- [Requirement]: Without the images, output every record exactly as it appears.

- [Information provided]:
╔══
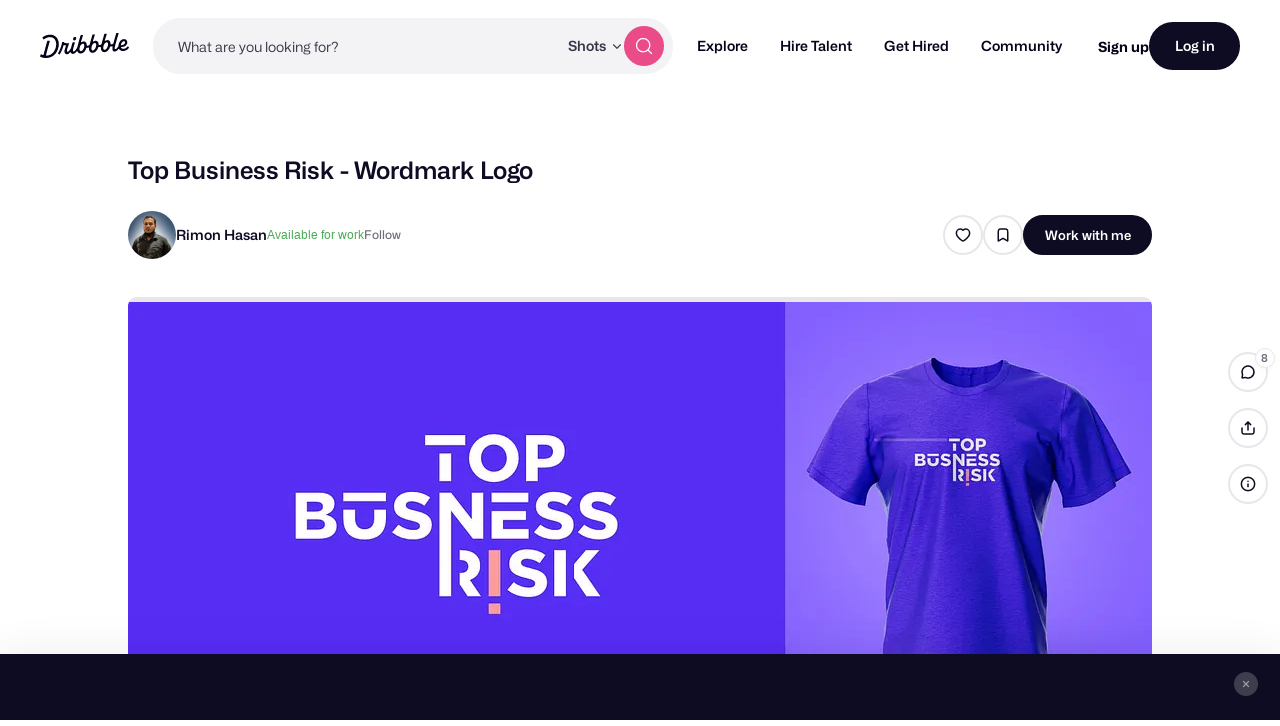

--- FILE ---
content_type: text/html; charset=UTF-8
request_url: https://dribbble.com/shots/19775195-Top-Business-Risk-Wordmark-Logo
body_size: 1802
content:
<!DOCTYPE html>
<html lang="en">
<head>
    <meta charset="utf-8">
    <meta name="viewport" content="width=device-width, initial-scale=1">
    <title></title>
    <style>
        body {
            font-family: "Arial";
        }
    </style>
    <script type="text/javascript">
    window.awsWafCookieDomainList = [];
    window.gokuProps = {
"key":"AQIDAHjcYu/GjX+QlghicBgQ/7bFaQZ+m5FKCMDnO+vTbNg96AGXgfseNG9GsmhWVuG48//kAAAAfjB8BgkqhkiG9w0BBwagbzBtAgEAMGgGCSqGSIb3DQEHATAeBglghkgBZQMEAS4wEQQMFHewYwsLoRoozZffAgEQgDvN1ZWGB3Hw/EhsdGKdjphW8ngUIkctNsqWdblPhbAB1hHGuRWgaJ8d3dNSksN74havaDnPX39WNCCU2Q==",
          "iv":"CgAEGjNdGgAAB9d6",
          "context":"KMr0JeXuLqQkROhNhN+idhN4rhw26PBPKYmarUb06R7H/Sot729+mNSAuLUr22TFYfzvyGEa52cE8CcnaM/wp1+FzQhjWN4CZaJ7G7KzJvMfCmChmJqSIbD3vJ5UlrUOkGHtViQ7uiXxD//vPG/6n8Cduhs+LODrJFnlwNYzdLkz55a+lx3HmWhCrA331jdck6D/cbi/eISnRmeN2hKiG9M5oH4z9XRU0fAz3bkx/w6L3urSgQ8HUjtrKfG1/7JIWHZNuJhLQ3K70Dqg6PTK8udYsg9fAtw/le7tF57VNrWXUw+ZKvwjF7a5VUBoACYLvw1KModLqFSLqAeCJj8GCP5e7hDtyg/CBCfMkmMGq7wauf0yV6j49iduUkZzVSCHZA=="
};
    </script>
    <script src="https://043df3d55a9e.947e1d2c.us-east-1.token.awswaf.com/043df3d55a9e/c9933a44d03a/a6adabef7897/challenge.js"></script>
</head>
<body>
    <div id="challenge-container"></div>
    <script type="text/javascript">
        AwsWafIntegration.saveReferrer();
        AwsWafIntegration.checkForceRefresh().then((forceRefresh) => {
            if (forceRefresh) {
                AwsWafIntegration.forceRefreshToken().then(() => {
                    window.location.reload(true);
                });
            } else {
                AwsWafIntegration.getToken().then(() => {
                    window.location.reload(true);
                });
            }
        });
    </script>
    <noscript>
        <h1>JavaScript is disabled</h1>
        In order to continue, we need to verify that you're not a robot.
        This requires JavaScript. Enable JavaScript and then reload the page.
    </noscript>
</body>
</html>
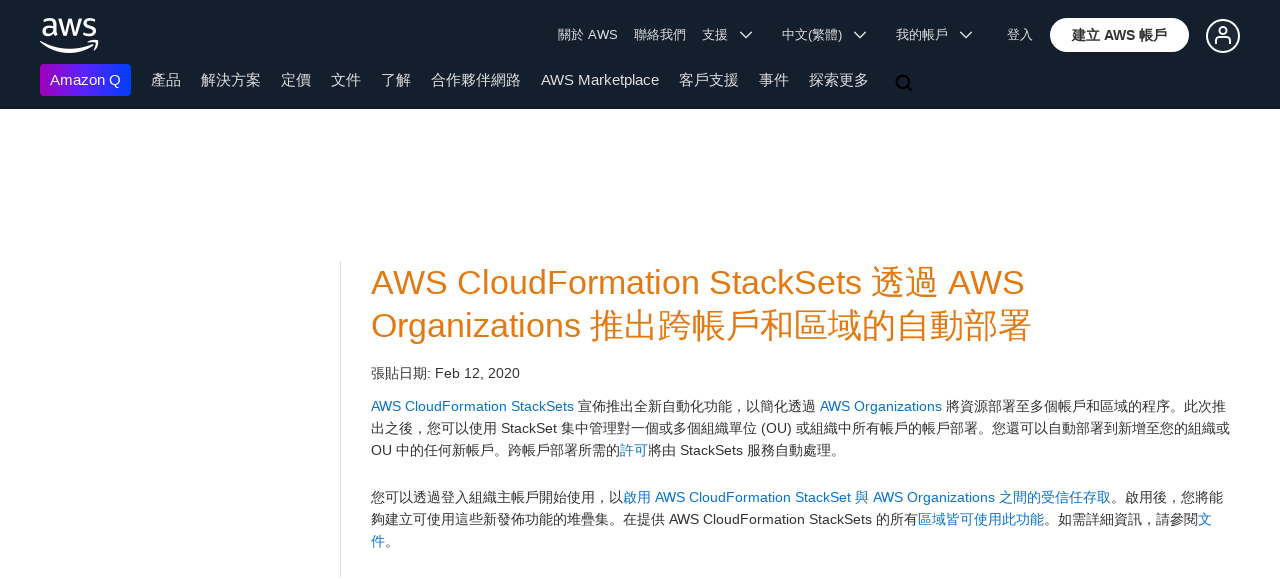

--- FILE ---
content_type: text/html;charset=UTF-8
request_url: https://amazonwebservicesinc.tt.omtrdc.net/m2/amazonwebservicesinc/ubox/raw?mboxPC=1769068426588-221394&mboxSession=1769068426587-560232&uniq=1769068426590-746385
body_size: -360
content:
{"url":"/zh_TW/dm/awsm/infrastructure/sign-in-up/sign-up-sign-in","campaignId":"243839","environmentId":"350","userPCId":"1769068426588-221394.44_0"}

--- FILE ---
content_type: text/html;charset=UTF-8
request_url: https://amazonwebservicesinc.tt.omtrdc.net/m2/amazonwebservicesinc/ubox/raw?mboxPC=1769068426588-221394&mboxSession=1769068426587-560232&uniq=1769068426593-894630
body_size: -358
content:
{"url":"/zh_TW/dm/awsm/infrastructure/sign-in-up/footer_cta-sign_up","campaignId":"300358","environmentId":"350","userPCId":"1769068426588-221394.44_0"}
╚══
- [Problem solution]:
--- FILE ---
content_type: text/html; charset=UTF-8
request_url: https://dribbble.com/shots/19775195-Top-Business-Risk-Wordmark-Logo
body_size: 1802
content:
<!DOCTYPE html>
<html lang="en">
<head>
    <meta charset="utf-8">
    <meta name="viewport" content="width=device-width, initial-scale=1">
    <title></title>
    <style>
        body {
            font-family: "Arial";
        }
    </style>
    <script type="text/javascript">
    window.awsWafCookieDomainList = [];
    window.gokuProps = {
"key":"AQIDAHjcYu/GjX+QlghicBgQ/7bFaQZ+m5FKCMDnO+vTbNg96AGXgfseNG9GsmhWVuG48//kAAAAfjB8BgkqhkiG9w0BBwagbzBtAgEAMGgGCSqGSIb3DQEHATAeBglghkgBZQMEAS4wEQQMFHewYwsLoRoozZffAgEQgDvN1ZWGB3Hw/EhsdGKdjphW8ngUIkctNsqWdblPhbAB1hHGuRWgaJ8d3dNSksN74havaDnPX39WNCCU2Q==",
          "iv":"CgAEGjNdGgAAB9d6",
          "context":"KMr0JeXuLqQkROhNhN+idhN4rhw26PBPKYmarUb06R7H/Sot729+mNSAuLUr22TFYfzvyGEa52cE8CcnaM/wp1+FzQhjWN4CZaJ7G7KzJvMfCmChmJqSIbD3vJ5UlrUOkGHtViQ7uiXxD//vPG/6n8Cduhs+LODrJFnlwNYzdLkz55a+lx3HmWhCrA331jdck6D/cbi/eISnRmeN2hKiG9M5oH4z9XRU0fAz3bkx/w6L3urSgQ8HUjtrKfG1/7JIWHZNuJhLQ3K70Dqg6PTK8udYsg9fAtw/le7tF57VNrWXUw+ZKvwjF7a5VUBoACYLvw1KModLqFSLqAeCJj8GCP5e7hDtyg/CBCfMkmMGq7wauf0yV6j49iduUkZzVSCHZA=="
};
    </script>
    <script src="https://043df3d55a9e.947e1d2c.us-east-1.token.awswaf.com/043df3d55a9e/c9933a44d03a/a6adabef7897/challenge.js"></script>
</head>
<body>
    <div id="challenge-container"></div>
    <script type="text/javascript">
        AwsWafIntegration.saveReferrer();
        AwsWafIntegration.checkForceRefresh().then((forceRefresh) => {
            if (forceRefresh) {
                AwsWafIntegration.forceRefreshToken().then(() => {
                    window.location.reload(true);
                });
            } else {
                AwsWafIntegration.getToken().then(() => {
                    window.location.reload(true);
                });
            }
        });
    </script>
    <noscript>
        <h1>JavaScript is disabled</h1>
        In order to continue, we need to verify that you're not a robot.
        This requires JavaScript. Enable JavaScript and then reload the page.
    </noscript>
</body>
</html>

--- FILE ---
content_type: text/html;charset=UTF-8
request_url: https://amazonwebservicesinc.tt.omtrdc.net/m2/amazonwebservicesinc/ubox/raw?mboxPC=1769068426588-221394&mboxSession=1769068426587-560232&uniq=1769068426590-746385
body_size: -360
content:
{"url":"/zh_TW/dm/awsm/infrastructure/sign-in-up/sign-up-sign-in","campaignId":"243839","environmentId":"350","userPCId":"1769068426588-221394.44_0"}

--- FILE ---
content_type: text/html;charset=UTF-8
request_url: https://amazonwebservicesinc.tt.omtrdc.net/m2/amazonwebservicesinc/ubox/raw?mboxPC=1769068426588-221394&mboxSession=1769068426587-560232&uniq=1769068426593-894630
body_size: -358
content:
{"url":"/zh_TW/dm/awsm/infrastructure/sign-in-up/footer_cta-sign_up","campaignId":"300358","environmentId":"350","userPCId":"1769068426588-221394.44_0"}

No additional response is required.